## WORK TASK
Please filter the data down to the lines that include the word "Eudorcas" and copy them.

======== EXERCISE DATA ========

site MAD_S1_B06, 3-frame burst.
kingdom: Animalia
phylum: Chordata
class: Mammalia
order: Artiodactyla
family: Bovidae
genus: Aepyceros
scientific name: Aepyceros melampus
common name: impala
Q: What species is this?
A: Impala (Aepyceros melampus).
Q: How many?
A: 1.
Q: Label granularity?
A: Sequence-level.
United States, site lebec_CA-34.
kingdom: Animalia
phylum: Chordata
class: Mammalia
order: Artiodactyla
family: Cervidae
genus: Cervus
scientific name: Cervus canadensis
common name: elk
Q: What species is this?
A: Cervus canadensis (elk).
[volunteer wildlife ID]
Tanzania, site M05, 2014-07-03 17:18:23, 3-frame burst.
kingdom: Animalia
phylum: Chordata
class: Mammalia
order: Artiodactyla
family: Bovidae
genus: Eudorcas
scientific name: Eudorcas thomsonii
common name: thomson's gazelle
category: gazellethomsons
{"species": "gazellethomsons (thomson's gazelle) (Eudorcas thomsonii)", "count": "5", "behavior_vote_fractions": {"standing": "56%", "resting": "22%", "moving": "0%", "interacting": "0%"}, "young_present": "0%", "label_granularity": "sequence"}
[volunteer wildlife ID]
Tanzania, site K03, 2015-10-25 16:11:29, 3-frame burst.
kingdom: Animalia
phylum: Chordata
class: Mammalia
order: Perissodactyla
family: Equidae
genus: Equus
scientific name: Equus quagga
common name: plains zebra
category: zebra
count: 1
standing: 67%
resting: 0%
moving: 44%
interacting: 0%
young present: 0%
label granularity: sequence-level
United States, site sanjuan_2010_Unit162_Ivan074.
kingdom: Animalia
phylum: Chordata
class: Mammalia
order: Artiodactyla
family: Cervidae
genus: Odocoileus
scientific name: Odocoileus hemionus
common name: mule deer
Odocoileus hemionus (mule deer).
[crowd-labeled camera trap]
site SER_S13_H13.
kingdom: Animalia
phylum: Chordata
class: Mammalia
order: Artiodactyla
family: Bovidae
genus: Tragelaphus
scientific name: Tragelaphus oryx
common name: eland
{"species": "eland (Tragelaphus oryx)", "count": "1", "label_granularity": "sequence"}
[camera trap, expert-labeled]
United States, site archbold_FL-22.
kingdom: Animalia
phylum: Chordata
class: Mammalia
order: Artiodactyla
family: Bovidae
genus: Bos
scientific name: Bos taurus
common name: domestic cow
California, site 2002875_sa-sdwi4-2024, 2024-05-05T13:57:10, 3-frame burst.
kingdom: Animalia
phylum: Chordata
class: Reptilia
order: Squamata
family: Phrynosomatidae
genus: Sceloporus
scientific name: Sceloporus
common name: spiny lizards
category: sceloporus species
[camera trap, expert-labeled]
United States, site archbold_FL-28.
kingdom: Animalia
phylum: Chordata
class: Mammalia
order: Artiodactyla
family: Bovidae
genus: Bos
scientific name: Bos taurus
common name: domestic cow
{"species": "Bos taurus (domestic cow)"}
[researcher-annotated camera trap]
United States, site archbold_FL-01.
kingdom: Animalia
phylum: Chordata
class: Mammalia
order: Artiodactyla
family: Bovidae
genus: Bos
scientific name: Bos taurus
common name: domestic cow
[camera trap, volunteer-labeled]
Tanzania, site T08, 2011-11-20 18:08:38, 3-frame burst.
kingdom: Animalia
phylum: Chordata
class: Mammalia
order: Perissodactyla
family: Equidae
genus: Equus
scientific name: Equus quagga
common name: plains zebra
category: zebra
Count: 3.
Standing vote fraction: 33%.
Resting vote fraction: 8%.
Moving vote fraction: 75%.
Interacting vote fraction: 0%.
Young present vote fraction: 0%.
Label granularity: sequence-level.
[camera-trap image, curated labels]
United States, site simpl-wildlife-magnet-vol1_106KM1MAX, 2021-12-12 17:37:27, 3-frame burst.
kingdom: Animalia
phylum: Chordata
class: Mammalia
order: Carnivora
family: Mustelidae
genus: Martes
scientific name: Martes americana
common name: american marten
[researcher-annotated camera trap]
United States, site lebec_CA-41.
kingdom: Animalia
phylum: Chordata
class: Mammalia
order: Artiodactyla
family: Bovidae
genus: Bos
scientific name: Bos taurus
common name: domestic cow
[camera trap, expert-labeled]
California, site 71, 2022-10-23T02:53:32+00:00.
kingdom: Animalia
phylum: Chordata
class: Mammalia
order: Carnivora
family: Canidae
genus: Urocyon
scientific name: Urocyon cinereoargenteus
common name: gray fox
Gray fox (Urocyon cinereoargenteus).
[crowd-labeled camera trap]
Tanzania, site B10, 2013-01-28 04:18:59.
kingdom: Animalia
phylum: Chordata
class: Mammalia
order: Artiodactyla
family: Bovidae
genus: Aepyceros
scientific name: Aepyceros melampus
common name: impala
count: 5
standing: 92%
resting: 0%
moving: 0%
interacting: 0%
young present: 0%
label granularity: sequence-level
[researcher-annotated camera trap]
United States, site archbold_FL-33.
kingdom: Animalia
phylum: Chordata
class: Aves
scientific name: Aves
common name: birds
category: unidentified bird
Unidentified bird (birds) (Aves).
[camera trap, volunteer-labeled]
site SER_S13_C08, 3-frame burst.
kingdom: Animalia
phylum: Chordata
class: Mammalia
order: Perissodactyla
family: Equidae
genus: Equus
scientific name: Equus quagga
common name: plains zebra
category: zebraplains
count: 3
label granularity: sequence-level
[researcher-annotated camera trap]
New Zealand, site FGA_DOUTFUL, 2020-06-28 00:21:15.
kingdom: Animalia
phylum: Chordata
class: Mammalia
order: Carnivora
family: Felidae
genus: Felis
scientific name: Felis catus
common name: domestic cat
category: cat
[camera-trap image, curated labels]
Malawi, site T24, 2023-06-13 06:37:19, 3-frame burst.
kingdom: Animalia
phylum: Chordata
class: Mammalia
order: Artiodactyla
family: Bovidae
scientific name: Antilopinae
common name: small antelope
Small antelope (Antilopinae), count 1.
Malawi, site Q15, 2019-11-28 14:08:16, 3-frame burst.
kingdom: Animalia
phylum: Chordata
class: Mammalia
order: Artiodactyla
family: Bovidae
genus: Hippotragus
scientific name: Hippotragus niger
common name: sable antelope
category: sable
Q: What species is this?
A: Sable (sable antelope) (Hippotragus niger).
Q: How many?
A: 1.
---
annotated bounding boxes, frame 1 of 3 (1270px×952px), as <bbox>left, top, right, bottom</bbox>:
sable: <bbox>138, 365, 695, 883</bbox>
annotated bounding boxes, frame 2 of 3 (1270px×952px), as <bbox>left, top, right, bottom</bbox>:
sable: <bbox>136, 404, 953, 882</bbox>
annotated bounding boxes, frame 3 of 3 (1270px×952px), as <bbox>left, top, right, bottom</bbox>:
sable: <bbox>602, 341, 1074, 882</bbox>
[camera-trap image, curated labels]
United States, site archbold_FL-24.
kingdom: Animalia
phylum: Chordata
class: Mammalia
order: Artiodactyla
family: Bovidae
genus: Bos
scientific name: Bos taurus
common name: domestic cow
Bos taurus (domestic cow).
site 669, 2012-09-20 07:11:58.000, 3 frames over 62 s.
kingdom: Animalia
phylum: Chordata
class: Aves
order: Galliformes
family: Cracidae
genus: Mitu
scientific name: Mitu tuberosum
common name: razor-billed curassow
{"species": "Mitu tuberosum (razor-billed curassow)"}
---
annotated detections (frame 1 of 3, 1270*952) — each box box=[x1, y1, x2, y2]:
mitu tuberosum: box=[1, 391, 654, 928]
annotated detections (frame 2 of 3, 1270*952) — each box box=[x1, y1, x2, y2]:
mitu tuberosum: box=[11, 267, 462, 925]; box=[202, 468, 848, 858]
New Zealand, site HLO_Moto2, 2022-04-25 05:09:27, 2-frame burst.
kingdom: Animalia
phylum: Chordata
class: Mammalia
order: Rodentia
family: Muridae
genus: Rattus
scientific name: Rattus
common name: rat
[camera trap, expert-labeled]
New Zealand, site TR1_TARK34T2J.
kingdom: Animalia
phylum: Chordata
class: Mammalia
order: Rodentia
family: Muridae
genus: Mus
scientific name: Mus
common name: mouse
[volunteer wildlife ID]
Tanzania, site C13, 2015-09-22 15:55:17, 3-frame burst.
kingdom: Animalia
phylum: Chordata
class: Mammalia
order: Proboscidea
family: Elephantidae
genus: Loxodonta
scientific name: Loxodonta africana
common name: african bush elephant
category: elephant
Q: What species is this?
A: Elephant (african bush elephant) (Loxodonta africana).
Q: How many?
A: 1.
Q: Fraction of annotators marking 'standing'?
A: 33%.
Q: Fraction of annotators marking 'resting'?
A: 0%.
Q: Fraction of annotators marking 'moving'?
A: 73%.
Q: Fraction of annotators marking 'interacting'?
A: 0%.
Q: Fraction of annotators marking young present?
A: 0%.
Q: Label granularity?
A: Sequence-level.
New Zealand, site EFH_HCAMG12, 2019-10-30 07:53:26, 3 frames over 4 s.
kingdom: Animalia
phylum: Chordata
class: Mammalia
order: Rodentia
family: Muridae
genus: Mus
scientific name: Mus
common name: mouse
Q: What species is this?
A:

========

## SOLVED EXERCISE
genus: Eudorcas
scientific name: Eudorcas thomsonii
{"species": "gazellethomsons (thomson's gazelle) (Eudorcas thomsonii)", "count": "5", "behavior_vote_fractions": {"standing": "56%", "resting": "22%", "moving": "0%", "interacting": "0%"}, "young_present": "0%", "label_granularity": "sequence"}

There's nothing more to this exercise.